By Eduardo Baptista
BEIJING (Reuters) -Portugal’s Prime Minister Luis Montenegro urged Chinese President Xi Jinping to use his country’s close relationship with Russia to push for peace in Ukraine, during a visit to Beijing to seek closer economic ties with China.
Montenegro’s visit to China is the first by a Portuguese head of government in nearly a decade. It comes a week after Xi hosted a massive military parade in Beijing marking 80 years since Japan’s World War Two defeat, flanked by Russia’s Vladimir Putin and North Korea’s Kim Jong Un in what EU foreign policy chief Kaja Kallas has called an “autocratic alliance”.
“We really count on your contribution and the close relationship that China maintains with the Russian Federation in order for us to build, as fast as possible, a just and lasting peace in Ukraine,” the Portuguese leader told his host.
After a crippling recession that pushed Portugal into a bailout in 2011, Chinese cash helped aid its recovery.
Hit hard by the Trump administration’s tariffs that have slashed Portugal’s U.S.-bound exports, Lisbon is now seeking stronger commercial ties with China, even as the European Union accuses the world’s second-largest economy of flooding the region with cheap goods and enabling Russia’s war economy.
Portugal is the only country in western Europe still signed on to Beijing’s flagship overseas infrastructure plan, the Belt and Road Initiative.
Xi said that “China is willing to strengthen strategic communication with Portugal to guarantee bilateral relations (develop) in the correct direction”.
Chinese Premier Li Qiang, in a separate meeting with Montenegro, said China was willing to import more high-quality agricultural and food products from the Iberian nation, according to China’s state broadcaster CCTV.
After the China visit, Montenegro will head to Japan for a state visit, as Lisbon seeks closer ties with Asia’s two largest economies after years of little to no high-level contact.

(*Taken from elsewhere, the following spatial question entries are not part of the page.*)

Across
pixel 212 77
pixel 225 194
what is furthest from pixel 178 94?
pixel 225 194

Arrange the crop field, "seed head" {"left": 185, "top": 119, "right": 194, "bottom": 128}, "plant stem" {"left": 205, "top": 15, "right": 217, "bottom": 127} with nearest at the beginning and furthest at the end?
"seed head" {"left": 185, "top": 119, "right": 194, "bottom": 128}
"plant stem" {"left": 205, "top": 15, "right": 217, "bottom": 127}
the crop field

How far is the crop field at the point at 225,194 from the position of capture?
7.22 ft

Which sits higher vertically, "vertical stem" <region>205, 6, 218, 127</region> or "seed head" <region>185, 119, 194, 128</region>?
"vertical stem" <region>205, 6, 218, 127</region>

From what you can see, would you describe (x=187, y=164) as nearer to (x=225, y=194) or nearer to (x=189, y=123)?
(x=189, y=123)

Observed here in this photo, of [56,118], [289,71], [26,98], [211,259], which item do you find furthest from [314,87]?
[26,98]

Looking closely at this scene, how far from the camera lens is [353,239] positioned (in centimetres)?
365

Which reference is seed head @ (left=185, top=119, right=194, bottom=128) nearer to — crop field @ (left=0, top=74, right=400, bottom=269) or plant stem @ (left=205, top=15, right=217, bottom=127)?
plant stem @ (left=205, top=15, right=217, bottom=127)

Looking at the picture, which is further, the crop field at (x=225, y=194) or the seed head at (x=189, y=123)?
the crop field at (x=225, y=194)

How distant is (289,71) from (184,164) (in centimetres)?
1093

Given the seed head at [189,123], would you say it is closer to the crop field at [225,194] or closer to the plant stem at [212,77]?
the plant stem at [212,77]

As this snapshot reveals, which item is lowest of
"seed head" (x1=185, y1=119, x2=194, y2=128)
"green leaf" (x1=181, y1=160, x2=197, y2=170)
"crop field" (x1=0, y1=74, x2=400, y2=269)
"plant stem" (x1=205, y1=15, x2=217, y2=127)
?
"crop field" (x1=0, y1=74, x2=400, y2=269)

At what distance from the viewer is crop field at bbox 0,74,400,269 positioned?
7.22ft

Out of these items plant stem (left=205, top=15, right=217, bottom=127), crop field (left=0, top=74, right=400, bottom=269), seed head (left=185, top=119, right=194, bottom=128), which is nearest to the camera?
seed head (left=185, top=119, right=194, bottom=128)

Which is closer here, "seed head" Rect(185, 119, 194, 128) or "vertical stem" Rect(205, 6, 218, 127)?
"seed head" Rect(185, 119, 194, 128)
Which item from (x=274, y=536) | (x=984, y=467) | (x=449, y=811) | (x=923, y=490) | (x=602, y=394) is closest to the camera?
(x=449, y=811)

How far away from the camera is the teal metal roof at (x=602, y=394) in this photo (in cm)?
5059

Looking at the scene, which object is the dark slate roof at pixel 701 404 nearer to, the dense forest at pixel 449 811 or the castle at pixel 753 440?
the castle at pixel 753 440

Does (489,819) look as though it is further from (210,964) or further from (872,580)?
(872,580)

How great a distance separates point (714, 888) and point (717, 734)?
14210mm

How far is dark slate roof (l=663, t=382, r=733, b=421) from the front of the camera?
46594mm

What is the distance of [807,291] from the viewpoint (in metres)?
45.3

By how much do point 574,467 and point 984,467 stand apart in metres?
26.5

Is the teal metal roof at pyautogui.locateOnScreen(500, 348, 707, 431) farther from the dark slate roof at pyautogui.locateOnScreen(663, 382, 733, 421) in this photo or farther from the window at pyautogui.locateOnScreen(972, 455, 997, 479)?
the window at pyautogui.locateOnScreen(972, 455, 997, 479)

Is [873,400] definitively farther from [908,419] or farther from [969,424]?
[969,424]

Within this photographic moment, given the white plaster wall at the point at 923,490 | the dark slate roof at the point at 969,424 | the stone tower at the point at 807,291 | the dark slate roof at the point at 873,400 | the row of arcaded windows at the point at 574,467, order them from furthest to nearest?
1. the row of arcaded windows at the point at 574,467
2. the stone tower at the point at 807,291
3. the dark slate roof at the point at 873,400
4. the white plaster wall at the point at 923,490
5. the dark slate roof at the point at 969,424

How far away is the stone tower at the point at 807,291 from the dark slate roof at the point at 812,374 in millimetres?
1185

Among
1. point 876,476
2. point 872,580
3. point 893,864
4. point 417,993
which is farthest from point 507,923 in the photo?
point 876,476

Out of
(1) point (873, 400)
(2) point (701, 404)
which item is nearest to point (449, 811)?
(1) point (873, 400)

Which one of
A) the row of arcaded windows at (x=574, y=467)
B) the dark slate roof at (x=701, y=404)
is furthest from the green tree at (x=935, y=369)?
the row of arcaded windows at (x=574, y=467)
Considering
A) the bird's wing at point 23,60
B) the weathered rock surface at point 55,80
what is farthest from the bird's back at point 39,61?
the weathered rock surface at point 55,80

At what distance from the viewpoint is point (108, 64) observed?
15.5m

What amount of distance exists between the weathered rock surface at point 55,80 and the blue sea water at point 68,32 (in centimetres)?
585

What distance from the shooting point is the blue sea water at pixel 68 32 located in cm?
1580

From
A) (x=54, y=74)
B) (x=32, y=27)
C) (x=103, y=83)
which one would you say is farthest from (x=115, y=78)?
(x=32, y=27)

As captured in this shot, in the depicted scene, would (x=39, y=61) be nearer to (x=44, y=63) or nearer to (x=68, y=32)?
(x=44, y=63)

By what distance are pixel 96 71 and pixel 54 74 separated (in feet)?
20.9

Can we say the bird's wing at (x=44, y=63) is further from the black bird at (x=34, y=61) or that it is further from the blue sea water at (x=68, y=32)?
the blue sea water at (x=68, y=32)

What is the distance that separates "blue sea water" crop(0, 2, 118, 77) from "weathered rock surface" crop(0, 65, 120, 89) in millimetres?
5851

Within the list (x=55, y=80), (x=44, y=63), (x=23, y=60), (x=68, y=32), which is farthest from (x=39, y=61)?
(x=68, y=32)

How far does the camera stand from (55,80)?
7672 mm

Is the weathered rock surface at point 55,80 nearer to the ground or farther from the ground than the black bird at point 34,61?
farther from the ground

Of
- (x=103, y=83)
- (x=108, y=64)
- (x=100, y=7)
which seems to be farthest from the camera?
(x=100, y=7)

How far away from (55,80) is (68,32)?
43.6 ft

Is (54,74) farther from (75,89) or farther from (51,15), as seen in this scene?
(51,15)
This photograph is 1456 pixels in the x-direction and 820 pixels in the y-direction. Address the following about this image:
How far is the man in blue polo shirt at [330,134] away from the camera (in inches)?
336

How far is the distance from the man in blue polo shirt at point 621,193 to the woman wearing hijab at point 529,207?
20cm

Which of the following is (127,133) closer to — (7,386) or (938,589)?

Chinese foreign direct investment into Portugal reached a cumulative value of over 12 billion euros ($14 billion) by the end of 2024, according to AICEP, making it the country’s fourth-largest source of FDI.
Despite strong investment ties, some tensions remain, including a continued ban on Chinese equipment in Portugal’s 5G network, which the current centre-right government has upheld.